**STATED GOAL A**:
List each distinct email address and web address that appears in the forum thread below.

**ARTICLE**:
•••

Wow, smartest advice of the day! Yes, a lot of our data in that column
has dots and numbers (800,000 compared to 6 million), so I wanted to
get only to the stuff that was pure alphabets, but just didn't think
of how.

[Slithers away to get dunce cap].

Thanks much!

hubert depesz lubaczewski

depesz@depesz.com

over 18 years ago

In reply to: Phoenix Kiula (#6)

Re: Some frustrations with admin tasks on PGSQL database

On Fri, Aug 17, 2007 at 10:22:55PM +0800, Phoenix Kiula wrote:

Wow, smartest advice of the day! Yes, a lot of our data in that column
has dots and numbers (800,000 compared to 6 million), so I wanted to
get only to the stuff that was pure alphabets, but just didn't think
of how.

what i really meant was: check how many record will actually be modified
- i.e. contain upper-case letters.

the fact that some records contain only dots and digits is nice, but i
suspect that you also have a lot of record with only lower-case letters
in the field. or am i wrong?

depesz

--
quicksil1er: "postgres is excellent, but like any DB it requires a
highly paid DBA. here's my CV!" :)
http://www.depesz.com/ - blog dla ciebie (i moje CV)

Phoenix Kiula

phoenix.kiula@gmail.com

over 18 years ago

In reply to: hubert depesz lubaczewski (#7)

Re: Some frustrations with admin tasks on PGSQL database

On 17/08/07, hubert depesz lubaczewski <depesz@depesz.com> wrote:

On Fri, Aug 17, 2007 at 10:22:55PM +0800, Phoenix Kiula wrote:

Wow, smartest advice of the day! Yes, a lot of our data in that column
has dots and numbers (800,000 compared to 6 million), so I wanted to
get only to the stuff that was pure alphabets, but just didn't think
of how.

•••

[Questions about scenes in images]
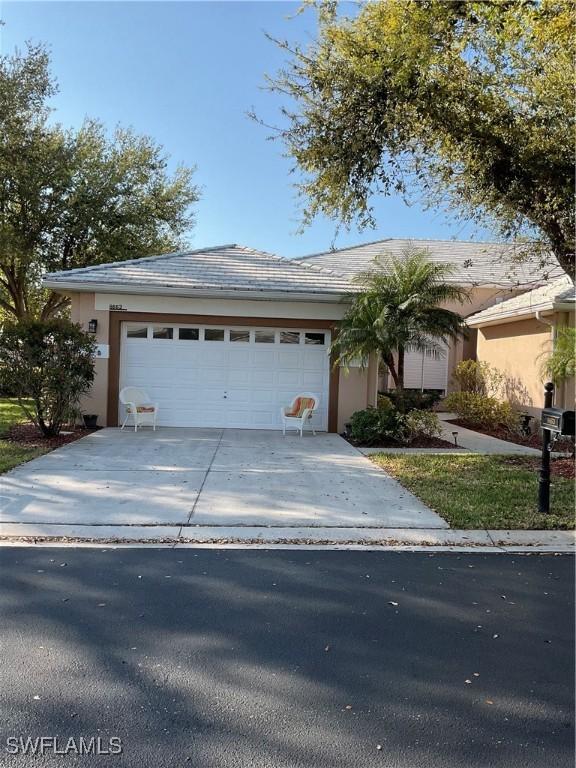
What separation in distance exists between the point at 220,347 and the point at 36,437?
442cm

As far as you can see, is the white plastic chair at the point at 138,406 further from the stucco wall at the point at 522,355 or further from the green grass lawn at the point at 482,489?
the stucco wall at the point at 522,355

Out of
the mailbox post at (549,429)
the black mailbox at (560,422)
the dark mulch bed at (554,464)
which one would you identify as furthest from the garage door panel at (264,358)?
the black mailbox at (560,422)

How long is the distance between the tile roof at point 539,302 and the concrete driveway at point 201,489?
238 inches

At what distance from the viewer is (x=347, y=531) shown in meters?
5.60

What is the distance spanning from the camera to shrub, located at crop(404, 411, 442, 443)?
1108 centimetres

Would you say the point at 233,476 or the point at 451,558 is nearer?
the point at 451,558

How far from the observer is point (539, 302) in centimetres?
1301

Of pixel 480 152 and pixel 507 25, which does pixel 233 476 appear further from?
pixel 507 25

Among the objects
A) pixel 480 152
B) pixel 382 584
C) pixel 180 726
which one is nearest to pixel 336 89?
pixel 480 152

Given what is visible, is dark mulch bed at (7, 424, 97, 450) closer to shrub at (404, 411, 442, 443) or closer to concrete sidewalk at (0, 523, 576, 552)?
concrete sidewalk at (0, 523, 576, 552)

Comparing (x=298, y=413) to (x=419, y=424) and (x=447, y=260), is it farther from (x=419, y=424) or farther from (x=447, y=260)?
(x=447, y=260)

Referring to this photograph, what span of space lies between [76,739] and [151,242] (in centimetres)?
1938

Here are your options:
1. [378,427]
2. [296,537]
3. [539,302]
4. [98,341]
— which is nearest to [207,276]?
[98,341]

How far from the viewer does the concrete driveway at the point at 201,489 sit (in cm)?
584
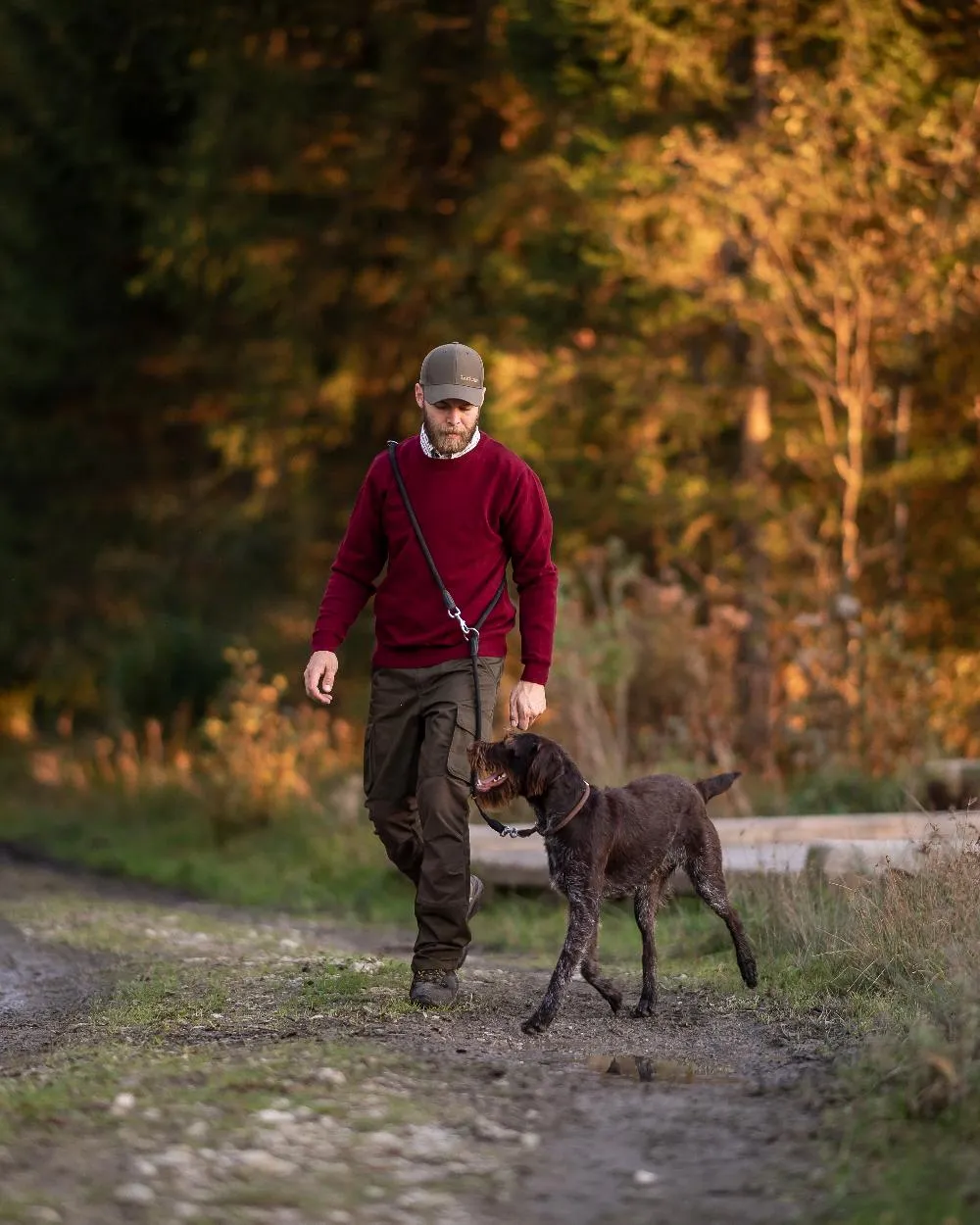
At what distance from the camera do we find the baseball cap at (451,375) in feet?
22.0

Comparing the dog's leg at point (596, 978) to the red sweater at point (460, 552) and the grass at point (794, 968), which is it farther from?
the red sweater at point (460, 552)

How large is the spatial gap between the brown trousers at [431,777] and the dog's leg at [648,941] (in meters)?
0.67

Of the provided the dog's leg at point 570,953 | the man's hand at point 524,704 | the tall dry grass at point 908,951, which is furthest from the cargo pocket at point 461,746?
the tall dry grass at point 908,951

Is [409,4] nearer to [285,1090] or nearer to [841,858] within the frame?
[841,858]

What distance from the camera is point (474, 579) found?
693 centimetres

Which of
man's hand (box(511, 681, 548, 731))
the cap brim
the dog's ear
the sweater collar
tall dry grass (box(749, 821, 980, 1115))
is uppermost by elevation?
the cap brim

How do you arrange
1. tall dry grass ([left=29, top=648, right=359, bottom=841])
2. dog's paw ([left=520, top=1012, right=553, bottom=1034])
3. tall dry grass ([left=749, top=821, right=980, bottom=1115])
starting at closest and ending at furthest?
tall dry grass ([left=749, top=821, right=980, bottom=1115]), dog's paw ([left=520, top=1012, right=553, bottom=1034]), tall dry grass ([left=29, top=648, right=359, bottom=841])

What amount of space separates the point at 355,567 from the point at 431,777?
2.96 ft

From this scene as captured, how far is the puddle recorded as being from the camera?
19.0 ft

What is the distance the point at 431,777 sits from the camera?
689 centimetres

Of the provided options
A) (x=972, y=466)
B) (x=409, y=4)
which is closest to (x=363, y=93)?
(x=409, y=4)

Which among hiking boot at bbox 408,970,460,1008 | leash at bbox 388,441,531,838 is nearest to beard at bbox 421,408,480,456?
leash at bbox 388,441,531,838

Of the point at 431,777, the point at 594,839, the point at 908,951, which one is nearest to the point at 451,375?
the point at 431,777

•••

**STATED GOAL B**:
Filter the rows above, copying every line that contains the word "right".

**FULL OUTPUT A**:
depesz@depesz.com, phoenix.kiula@gmail.com, http://www.depesz.com/

**FULL OUTPUT B**:
1. tall dry grass ([left=29, top=648, right=359, bottom=841])
2. dog's paw ([left=520, top=1012, right=553, bottom=1034])
3. tall dry grass ([left=749, top=821, right=980, bottom=1115])
tall dry grass ([left=749, top=821, right=980, bottom=1115]), dog's paw ([left=520, top=1012, right=553, bottom=1034]), tall dry grass ([left=29, top=648, right=359, bottom=841])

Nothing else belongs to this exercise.